Hands cupped under a brass tap with water trickling down. The background is blurred, emphasizing the focus on water scarcity and need.
Harare residents protest the city’s move to privatise key municipal services, accusing authorities of corruption, poor transparency and sidelining public input (image source)

Harare residents have reacted angrily to a sweeping push to privatise key municipal services including water, waste management, parking and infrastructure amid claims the process favours politically connected contractors and sidesteps community input.


The national government and Harare City Council are advancing a public-private partnership model to transfer parts of the city’s service delivery to private operators, with officials framing the move as a solution to decades of under-investment and breakdowns in service provision. Local residents’ associations say the tendering and handover process lacks transparency and accountability, accusing central government ministries of interfering in council affairs and “handpicking” contractors without meaningful public consultation.
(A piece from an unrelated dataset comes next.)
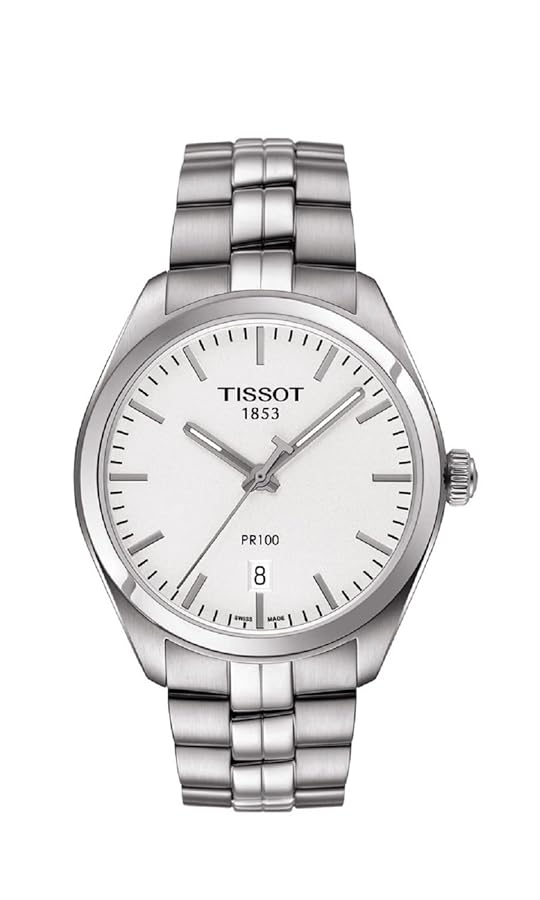 Amazon.co.jp: [ティソ] 腕時計 TISSOT PR 100 (ピーアール 100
Combined Harare Residents Association director Reuben Akili described the development as undermining local democracy and warned that efficiency gains will be hollow if lasting oversight is absent.


“We are already feeling the worry,” said a Harare suburb resident who attended a recent community meeting, describing a mood of mistrust and confusion as private operatives inspect neighbourhood infrastructure. Another market trader reported sudden changes to municipal waste pickups and a new private firm demanding upfront fees, heightening fears about affordability for low-income households. Government ministers and some council officials argue privatisation will inject capital, restore services and professionalise management of Harare’s water value chain and other failing utilities, presenting the model as necessary to stabilise supply and attract investment.


Urban governance analyst Dr. Tafadzwa Ncube warned that outsourcing municipal services can produce short-term gains but often transfers risks to citizens if safeguards are weak. “Privatisation without strict performance contracts, tariff protections and citizen oversight risks exclusion and higher costs for the poor,” Dr. Ncube said. He urged immediate publication of tender documents, value-for-money assessments and independent regulatory frameworks to protect vulnerable residents.


Critics fear the move could entrench patronage, weaken local accountability and raise user charges, hitting informal traders and low-income households hardest. Supporters counter that private partners must meet service level agreements and that improved performance will spur economic activity and investor confidence in the capital.


Campaigners are calling for urgent public hearings, judicial review of suspect tenders and stronger parliamentary oversight to ensure the rollout is transparent and socially protective. Council meetings and a planned stakeholders’ workshop are due in the coming weeks; activists say those forums will be a litmus test for whether residents’ voices shape the process or are sidelined entirely.